The term déjà vu is French and means, literally, “already seen.” Those who have experienced the feeling describe it as an overwhelming sense of familiarity with something that shouldn’t be familiar at all.
After a comfortable flight of a eleventy thousand hours I arrived in Moscow to a not so balmy -8.5°c / 16.7°f. Nice.
It’s been a true sense of déjà vu because I never really expected to be in Moscow again, let alone having HSCT again, but here I am.
A comfortable 50 minute* ride from the airport to The A.A. Maximov Hematology and Cell Therapy Department of the National Pirogov Medical Surgical Centre with the hospital driver, Vlad.
The Moscow traffic is CRAY. *2+ hours.
Warmly greeted on Level 3 by friend, past patient, patient advocate and Dr Fedorenko’s assistant, Anastasia and I was shown to my room #323 where I’ll be for the next month.

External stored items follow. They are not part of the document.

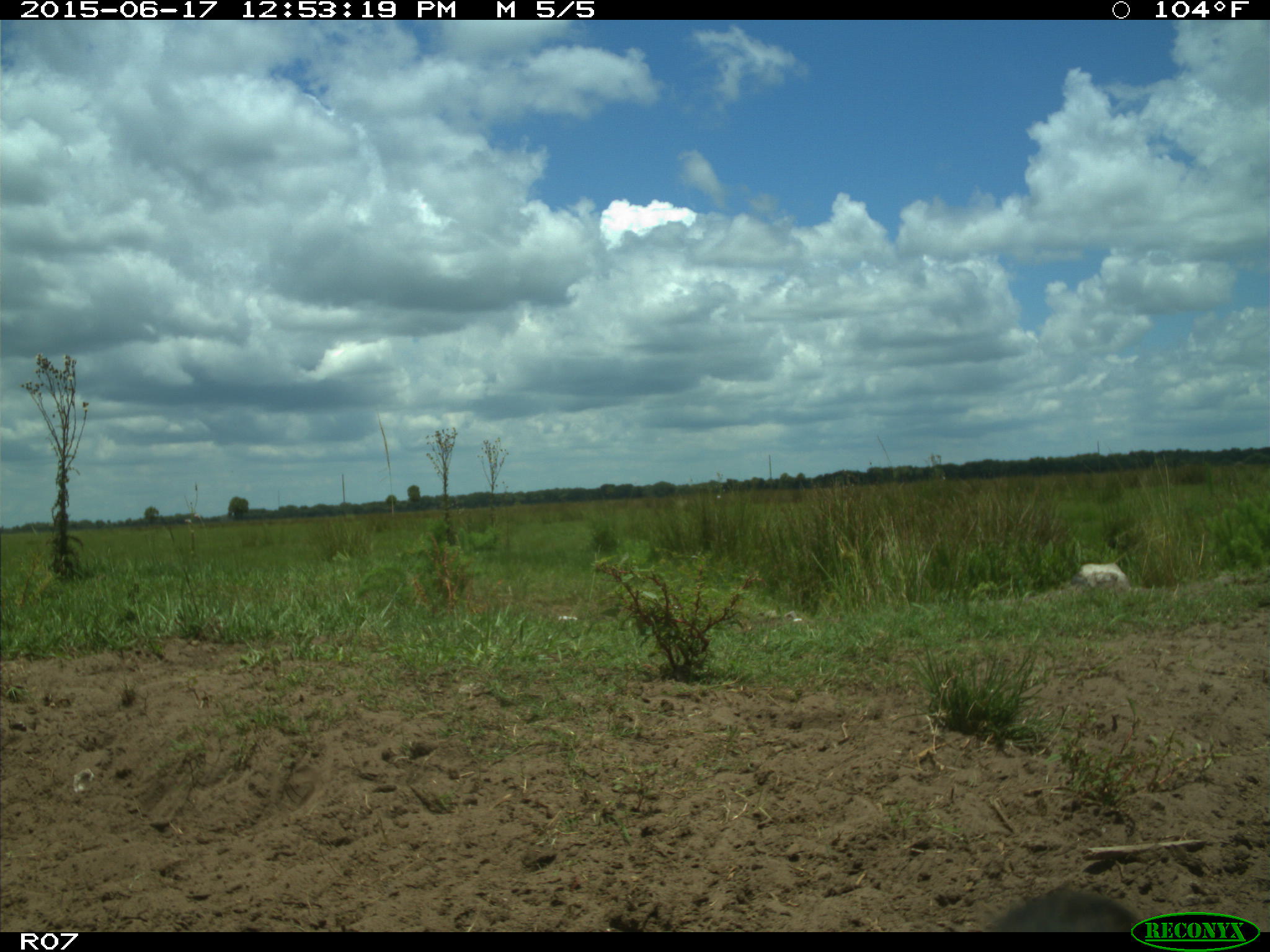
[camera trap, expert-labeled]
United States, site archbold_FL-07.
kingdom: Animalia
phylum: Chordata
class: Mammalia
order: Artiodactyla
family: Bovidae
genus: Bos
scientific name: Bos taurus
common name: domestic cow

Different but familiar, the rooms have been refreshed and the same patterned linen is somewhat comforting.
I connected to the wifi (first things first), made. few calls then unpacked and bam, I was weighed and measured and had an EKG – business has begun with some friendly staff faces of 2014 coming by.
Dr Fedorenko popped in, greeted me warmly and quickly put me at ease. We spoke briefly and he assured me with an adjusted and tailored protocol we will put the MS monster to bed once and for all. In speaking with him a few things were clarified and others still need to be detailed.
Here’s what’s clear…
1) I am the first international patient to return to Moscow for a second transplantation.
2) He has performed this second procedure on only 4 Russian patients.
3) The second transplantation was successful on all 4.
4) I will have only 3 days of chemotherapy, and one infusion will be into my spine (FUCK – but he said it’ll be pain free).
5) He said that together we’ve got this 100%.
So obviously I’m good with all of that, aside from the back thing but I wouldn’t be here again if I didn’t trust him and the process so I’ll worry about that when the day and time comes and take all of the drugs possible.
I slept early – so unlike me going to sleep at 7:30pm, only to be woken and told that there was some incident in the boiler room and that there was no hot water (like I cared at the time). Woke again at 12am and 3am and then 6am and by 7am it was action stations! Urine samples, blood samples (8 vials) from 3 attempts… they get the vein but then I have no blood, even though I have good blood pressure it’s always been a problem, but no biggie.
I imagine I feel like a pin cushion, if a pin cushion had feelings.
I then met Tash from Canberra, who was released from the isolation phase of treatment today. She’s a star and doing so well. You can follow her journey here My Race to Russia. I met her husband Ben too, who’s finding the cold challenging but is being a super support to Tash and a sherpa for me and keeping me with a modest stock of Coke Zero (DC is yet to be found).
My bed isn’t as comfortable as I remember, and in mentioning this to Tash she suggested I ask for a 2nd mattress to lay atop the existing one. Christ on a ship it’s 1,000 times better. Not like home better, but better.
There’s only a dusting of snow on the ground, it’s sticking and more is on the way but not any solid cover yet.
In 2014 I first shared a room and changed rooms 3 times including up to level 3. Like I said previously the room I’m in now is where I’ll be for the duration.
OMG the food is worse than I remembered. Am trying but have not immersed myself into the culinary delights of the hospital yet, don’t know if I will. However new on the scene today was cheese and macaroni pasta, just not together and never sighted in ’14.
Chatted to the parentals today too, they’d been out for lunch – Mum’s birthday, and Dad told me that the food was great but service was slack. I suggested he might want to trade places. Humph.
Anyhoo, I’ll manage.
My spirits are good and tomorrow should be a comfortable day with only the *meeting* with Dr Fedorenko scheduled to receive my test results and the proverbial green light to move forward to ridding my body of this active MS BS.